2026-01-22 Papers

1/2

Paper 1

Advances and Frontiers of LLM-based Issue Resolution in Software Engineering: A Comprehensive Survey

Published: 2026-01-15

Link: http://arxiv.org/pdf/2601.11655

1. 📘 Topic and Domain: The paper surveys LLM-based issue resolution in software engineering, focusing on how AI agents automatically resolve GitHub issues by generating code patches.

2. 💡 Previous Research and New Ideas: The paper builds on SWE-bench benchmarks that revealed repository-level coding as profoundly difficult for LLMs, and proposes the first comprehensive survey organizing 175 papers into a structured taxonomy of data, methods, and analysis.

3. ❓ Problem: The paper addresses the fragmented literature on issue resolution, as existing surveys focus only on code generation while failing to cover the more complex challenge of navigating multi-file repositories to resolve real-world software issues.

4. 🛠️ Methods: The authors conducted a systematic literature review using citation tracking and snowballing, establishing a classification framework covering data construction (collection/synthesis), training-free methods (frameworks/modules), and training-based methods (SFT/RL).

5. 📊 Results and Evaluation: The paper presents comprehensive statistics showing state-of-the-art models achieving up to 73.4% resolution rate on benchmarks, with trends indicating smaller models (7B-32B) can match larger baselines when optimized with domain-specific rewards and proper scaffolding.

Advances and Frontiers of LLM-based Issue Resolution in Software Engineering: A Comprehensive Survey

1/2

Paper 2

Aligning Agentic World Models via Knowledgeable Experience Learning

Published: 2026-01-19

Link: http://arxiv.org/pdf/2601.13247

1. 📘 Topic and Domain: The paper focuses on aligning Large Language Model (LLM)-based embodied agents with physical world dynamics through experiential learning in the domain of embodied AI and world modeling.

2. 💡 Previous Research and New Ideas: Building on existing world models and LLM agents that struggle with physical grounding, the paper proposes WorldMind, a training-free framework that constructs a symbolic World Knowledge Repository through Process Experience (from prediction errors) and Goal Experience (from successful trajectories).

3. ❓ Problem: The paper addresses the critical disconnect between LLMs' semantic knowledge and physical grounding, where agents generate plans that are logically coherent but physically unexecutable (physical hallucinations).

4. 🛠️ Methods: WorldMind employs a Predict-Act-Verify loop to collect Process Experience through state abstraction, judgment, and self-reflection when predictions fail, while distilling Goal Experience from successful trajectories to guide future planning.

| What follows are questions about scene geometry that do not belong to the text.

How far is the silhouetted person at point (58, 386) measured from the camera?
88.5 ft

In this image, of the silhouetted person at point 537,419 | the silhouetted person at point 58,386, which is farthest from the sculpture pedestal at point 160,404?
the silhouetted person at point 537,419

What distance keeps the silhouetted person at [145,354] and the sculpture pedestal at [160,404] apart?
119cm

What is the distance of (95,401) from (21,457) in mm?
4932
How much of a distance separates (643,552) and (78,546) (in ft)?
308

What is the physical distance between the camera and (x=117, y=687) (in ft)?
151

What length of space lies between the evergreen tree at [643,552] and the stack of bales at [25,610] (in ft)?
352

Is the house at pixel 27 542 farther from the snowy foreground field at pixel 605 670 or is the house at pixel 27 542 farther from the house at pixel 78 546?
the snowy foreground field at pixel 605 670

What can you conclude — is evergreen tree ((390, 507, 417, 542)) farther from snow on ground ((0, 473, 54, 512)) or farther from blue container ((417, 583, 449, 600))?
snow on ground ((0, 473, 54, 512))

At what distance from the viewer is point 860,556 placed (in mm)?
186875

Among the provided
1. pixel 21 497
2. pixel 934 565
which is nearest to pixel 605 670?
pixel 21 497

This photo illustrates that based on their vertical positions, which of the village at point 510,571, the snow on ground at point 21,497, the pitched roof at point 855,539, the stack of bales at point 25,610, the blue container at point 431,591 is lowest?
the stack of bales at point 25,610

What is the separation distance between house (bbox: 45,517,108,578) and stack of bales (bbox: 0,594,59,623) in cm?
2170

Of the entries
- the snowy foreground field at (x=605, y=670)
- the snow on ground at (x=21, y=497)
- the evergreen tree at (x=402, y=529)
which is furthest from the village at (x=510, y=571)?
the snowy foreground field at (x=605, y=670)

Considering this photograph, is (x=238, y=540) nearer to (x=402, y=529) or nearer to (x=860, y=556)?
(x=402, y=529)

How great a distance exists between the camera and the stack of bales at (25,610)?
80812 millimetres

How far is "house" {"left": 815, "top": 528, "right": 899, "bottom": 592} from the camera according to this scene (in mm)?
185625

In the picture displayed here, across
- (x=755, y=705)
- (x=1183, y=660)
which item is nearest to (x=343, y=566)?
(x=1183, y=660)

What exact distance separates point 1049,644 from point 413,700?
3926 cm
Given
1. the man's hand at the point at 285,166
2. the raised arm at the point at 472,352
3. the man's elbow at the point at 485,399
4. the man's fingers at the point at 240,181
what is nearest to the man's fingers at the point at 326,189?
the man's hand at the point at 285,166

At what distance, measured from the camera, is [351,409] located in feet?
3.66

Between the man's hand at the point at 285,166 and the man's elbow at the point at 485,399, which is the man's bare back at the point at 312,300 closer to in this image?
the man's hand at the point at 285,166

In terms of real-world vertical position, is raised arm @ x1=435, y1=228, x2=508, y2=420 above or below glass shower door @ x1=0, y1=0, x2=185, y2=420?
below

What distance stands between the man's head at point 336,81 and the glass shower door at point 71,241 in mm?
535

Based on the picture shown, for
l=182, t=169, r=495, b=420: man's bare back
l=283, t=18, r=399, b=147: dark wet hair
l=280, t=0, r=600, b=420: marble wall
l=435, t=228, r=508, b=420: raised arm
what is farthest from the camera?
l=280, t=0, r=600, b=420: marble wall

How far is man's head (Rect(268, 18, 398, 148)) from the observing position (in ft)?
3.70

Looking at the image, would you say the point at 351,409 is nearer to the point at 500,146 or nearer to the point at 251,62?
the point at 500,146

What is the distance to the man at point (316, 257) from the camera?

5. 📊 Results and Evaluation: On EB-ALFRED and EB-Habitat benchmarks, WorldMind achieves superior performance (48-50.8% success rate) compared to baselines, with remarkable cross-model transferability and reduced physical hallucinations across diverse task categories.

Aligning Agentic World Models via Knowledgeable Experience Learning

1/2

Paper 3

RubricHub: A Comprehensive and Highly Discriminative Rubric Dataset via Automated Coarse-to-Fine Generation

Published: 2026-01-13

Link: http://arxiv.org/pdf/2601.08430

1. 📘 Topic and Domain: The paper focuses on automated rubric generation for evaluating open-ended language model outputs across multiple domains including medical, science, writing, instruction following, and chat.

2. 💡 Previous Research and New Ideas: Building on existing rubric-based evaluation methods and LLM-as-a-Judge paradigms, the paper proposes a novel Coarse-to-Fine Rubric Generation framework that synergizes principle-guided synthesis, multi-model aggregation, and difficulty evolution to create highly discriminative evaluation criteria.

3. ❓ Problem: The paper addresses the lack of ground truth in open-ended generation tasks and the limitations of existing rubric-based methods, including manual creation bottlenecks, narrow domain coverage, and low discriminability leading to supervision ceiling effects.

4. 🛠️ Methods: The authors employ a three-stage automated framework: (1) response-grounded and principle-guided generation, (2) multi-model aggregation to reduce bias, and (3) difficulty evolution to enhance discriminability, followed by rubric-based rejection sampling fine-tuning (RuFT) and reinforcement learning (RuRL).

5. 📊 Results and Evaluation: The resulting RubricHub dataset (~110k samples) enables Qwen3-14B to achieve state-of-the-art performance on HealthBench (69.3), surpassing GPT-5 (67.2), with consistent improvements across five evaluation domains demonstrating the framework's effectiveness in unlocking model potential.